Start The records
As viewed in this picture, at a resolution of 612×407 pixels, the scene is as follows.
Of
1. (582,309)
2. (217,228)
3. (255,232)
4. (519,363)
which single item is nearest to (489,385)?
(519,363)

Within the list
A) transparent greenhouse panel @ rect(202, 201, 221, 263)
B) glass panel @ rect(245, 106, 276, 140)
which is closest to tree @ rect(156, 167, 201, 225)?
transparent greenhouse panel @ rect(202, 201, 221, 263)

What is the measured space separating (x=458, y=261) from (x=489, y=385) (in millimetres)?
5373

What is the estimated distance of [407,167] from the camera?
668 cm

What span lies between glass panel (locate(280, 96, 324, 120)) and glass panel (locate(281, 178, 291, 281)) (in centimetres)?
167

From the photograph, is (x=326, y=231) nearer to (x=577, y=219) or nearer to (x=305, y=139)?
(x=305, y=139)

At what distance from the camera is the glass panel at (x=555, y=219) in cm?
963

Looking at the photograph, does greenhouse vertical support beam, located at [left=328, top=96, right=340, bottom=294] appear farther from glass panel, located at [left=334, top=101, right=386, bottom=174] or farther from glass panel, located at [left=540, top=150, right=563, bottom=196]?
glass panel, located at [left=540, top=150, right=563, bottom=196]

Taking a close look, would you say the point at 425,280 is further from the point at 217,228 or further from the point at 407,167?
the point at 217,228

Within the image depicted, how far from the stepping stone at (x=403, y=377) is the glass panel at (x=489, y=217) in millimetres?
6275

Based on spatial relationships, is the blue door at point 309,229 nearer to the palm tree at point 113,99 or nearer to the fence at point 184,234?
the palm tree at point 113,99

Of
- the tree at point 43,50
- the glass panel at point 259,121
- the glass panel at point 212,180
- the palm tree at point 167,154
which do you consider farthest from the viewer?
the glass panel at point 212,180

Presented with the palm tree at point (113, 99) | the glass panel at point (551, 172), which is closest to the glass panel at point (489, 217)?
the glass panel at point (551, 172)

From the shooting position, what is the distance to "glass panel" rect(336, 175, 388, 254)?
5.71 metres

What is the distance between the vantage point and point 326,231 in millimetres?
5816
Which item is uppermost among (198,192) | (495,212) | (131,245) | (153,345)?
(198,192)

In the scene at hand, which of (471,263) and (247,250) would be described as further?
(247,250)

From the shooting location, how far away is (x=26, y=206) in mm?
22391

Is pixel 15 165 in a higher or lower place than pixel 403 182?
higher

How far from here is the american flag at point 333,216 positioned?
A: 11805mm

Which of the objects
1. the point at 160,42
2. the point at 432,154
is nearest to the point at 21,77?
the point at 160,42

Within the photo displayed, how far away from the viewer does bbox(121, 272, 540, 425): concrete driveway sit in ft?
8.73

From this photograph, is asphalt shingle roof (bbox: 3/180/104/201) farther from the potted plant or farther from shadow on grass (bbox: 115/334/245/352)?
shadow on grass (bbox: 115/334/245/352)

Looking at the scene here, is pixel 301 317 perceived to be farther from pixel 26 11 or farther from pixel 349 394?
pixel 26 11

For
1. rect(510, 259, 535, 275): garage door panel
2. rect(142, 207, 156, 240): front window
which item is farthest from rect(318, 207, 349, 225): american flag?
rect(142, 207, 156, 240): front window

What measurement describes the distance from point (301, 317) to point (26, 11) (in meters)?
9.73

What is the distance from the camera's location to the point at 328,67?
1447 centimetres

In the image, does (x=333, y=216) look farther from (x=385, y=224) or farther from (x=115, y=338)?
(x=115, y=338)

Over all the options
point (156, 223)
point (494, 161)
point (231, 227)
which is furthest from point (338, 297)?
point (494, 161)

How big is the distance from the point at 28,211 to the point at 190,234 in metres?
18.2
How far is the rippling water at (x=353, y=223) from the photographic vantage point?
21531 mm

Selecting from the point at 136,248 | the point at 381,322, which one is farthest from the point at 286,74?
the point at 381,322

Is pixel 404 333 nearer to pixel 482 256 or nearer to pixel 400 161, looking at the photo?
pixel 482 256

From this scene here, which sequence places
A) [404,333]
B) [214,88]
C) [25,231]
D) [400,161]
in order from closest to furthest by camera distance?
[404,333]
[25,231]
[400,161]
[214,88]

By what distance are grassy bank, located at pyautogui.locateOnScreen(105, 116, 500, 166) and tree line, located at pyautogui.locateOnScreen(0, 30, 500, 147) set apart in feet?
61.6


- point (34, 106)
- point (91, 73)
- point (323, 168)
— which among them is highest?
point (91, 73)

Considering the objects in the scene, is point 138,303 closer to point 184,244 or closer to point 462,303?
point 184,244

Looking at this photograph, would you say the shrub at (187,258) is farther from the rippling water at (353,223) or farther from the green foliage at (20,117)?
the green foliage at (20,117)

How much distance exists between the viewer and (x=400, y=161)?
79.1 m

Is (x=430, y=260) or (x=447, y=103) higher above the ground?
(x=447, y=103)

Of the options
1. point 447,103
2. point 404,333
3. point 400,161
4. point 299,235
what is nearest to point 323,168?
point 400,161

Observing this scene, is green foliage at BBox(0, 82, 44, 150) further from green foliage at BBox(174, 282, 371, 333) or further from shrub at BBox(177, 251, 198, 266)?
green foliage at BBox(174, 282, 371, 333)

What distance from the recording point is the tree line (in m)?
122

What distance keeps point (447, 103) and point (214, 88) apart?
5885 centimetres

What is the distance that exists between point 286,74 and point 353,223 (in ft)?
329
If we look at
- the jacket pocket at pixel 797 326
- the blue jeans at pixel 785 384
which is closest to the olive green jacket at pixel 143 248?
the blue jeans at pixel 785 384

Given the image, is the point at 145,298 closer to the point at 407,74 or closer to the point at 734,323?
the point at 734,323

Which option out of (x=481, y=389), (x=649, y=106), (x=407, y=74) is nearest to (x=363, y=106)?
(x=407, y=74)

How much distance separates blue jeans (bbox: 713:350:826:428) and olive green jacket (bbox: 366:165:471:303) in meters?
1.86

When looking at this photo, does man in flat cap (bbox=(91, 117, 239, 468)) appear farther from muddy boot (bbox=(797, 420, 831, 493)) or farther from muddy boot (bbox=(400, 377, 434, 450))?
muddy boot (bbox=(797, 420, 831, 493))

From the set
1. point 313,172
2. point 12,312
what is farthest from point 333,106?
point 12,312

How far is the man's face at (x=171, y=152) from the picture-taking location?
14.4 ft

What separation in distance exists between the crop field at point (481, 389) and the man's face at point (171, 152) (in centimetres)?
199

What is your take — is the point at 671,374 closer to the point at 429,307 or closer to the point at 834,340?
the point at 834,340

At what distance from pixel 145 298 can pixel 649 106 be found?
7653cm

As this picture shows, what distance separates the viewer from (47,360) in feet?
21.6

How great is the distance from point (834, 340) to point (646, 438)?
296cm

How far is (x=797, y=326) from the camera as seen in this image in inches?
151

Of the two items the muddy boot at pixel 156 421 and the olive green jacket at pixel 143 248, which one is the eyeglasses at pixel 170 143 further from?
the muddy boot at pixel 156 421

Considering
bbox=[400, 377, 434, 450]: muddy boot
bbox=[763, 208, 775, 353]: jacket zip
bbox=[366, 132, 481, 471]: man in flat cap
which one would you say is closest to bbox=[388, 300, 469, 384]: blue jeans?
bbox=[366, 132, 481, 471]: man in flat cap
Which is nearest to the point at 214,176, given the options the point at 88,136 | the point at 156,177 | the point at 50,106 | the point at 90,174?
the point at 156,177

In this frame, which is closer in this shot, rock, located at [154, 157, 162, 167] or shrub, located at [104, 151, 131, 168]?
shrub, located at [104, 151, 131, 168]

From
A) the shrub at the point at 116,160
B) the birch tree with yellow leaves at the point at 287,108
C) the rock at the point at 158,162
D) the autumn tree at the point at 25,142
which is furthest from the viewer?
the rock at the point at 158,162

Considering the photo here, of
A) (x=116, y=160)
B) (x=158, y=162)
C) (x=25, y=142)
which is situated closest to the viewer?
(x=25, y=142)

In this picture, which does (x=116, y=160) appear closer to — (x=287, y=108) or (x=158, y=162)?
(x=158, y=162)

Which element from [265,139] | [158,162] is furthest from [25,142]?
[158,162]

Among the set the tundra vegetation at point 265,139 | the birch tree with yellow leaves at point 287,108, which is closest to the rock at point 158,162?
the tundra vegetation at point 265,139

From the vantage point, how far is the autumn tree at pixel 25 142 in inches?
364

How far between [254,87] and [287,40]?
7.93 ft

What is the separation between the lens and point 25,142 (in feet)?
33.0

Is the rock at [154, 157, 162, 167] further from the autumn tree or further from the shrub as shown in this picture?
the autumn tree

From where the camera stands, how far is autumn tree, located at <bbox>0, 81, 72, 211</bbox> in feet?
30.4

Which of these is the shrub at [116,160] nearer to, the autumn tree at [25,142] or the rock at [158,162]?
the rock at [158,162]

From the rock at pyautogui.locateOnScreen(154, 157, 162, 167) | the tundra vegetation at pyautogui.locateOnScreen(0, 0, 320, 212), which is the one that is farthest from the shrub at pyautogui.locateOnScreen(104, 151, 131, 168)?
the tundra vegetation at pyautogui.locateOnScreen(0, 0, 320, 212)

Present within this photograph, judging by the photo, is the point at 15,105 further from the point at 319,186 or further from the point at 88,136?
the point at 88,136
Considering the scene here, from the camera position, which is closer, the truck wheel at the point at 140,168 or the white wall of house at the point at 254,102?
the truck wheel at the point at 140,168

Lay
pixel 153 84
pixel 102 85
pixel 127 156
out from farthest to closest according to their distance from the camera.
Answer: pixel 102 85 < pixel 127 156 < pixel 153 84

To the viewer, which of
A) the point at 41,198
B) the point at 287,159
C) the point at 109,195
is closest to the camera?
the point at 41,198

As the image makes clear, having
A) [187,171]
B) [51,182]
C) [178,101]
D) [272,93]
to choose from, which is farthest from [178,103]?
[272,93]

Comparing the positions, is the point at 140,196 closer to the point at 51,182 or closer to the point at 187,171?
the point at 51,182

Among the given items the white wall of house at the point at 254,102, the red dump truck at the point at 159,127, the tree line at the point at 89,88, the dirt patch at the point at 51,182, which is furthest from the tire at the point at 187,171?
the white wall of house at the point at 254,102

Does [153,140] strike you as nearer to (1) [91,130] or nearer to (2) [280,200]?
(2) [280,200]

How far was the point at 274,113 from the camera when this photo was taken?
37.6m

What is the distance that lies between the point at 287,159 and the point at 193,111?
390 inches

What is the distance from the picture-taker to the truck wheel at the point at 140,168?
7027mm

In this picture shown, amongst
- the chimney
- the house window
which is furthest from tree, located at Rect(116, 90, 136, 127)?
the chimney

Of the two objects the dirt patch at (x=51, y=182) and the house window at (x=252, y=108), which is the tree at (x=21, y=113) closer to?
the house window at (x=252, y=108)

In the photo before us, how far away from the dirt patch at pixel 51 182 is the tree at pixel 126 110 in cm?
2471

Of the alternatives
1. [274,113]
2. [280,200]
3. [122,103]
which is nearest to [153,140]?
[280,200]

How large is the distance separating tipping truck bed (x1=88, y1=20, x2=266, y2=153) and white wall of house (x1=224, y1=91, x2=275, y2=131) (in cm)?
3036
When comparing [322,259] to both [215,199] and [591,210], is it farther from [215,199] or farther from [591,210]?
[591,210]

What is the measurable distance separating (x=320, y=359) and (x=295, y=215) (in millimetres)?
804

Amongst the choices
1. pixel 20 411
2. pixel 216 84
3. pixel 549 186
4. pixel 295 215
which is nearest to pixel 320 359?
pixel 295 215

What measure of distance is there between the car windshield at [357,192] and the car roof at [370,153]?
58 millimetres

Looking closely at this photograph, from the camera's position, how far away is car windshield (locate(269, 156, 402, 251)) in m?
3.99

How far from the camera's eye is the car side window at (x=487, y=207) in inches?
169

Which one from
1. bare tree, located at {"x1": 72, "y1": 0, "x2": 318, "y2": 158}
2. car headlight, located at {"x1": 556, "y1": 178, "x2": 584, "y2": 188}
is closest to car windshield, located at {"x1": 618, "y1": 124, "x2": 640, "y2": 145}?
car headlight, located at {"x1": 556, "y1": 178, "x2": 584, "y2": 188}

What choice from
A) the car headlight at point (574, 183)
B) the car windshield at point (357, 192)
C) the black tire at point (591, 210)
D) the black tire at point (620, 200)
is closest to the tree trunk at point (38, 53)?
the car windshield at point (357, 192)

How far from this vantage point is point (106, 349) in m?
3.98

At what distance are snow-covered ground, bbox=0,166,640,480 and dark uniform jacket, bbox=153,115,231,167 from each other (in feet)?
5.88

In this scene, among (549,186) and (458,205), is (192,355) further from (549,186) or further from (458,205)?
End The records
> _Problem_:
Return exactly the lines from the one containing "Which one from" through the last line of the records above, both included, and nothing else.

> _Solution for this task_:
Which one from
1. bare tree, located at {"x1": 72, "y1": 0, "x2": 318, "y2": 158}
2. car headlight, located at {"x1": 556, "y1": 178, "x2": 584, "y2": 188}
is closest to car windshield, located at {"x1": 618, "y1": 124, "x2": 640, "y2": 145}?
car headlight, located at {"x1": 556, "y1": 178, "x2": 584, "y2": 188}

What choice from
A) the car headlight at point (574, 183)
B) the car windshield at point (357, 192)
C) the black tire at point (591, 210)
D) the black tire at point (620, 200)
is closest to the tree trunk at point (38, 53)?
the car windshield at point (357, 192)

How far from this vantage point is point (106, 349) in m?
3.98

At what distance are snow-covered ground, bbox=0,166,640,480 and dark uniform jacket, bbox=153,115,231,167 from each other (in feet)?
5.88

In this scene, among (549,186) and (458,205), is (192,355) further from (549,186) or further from (458,205)?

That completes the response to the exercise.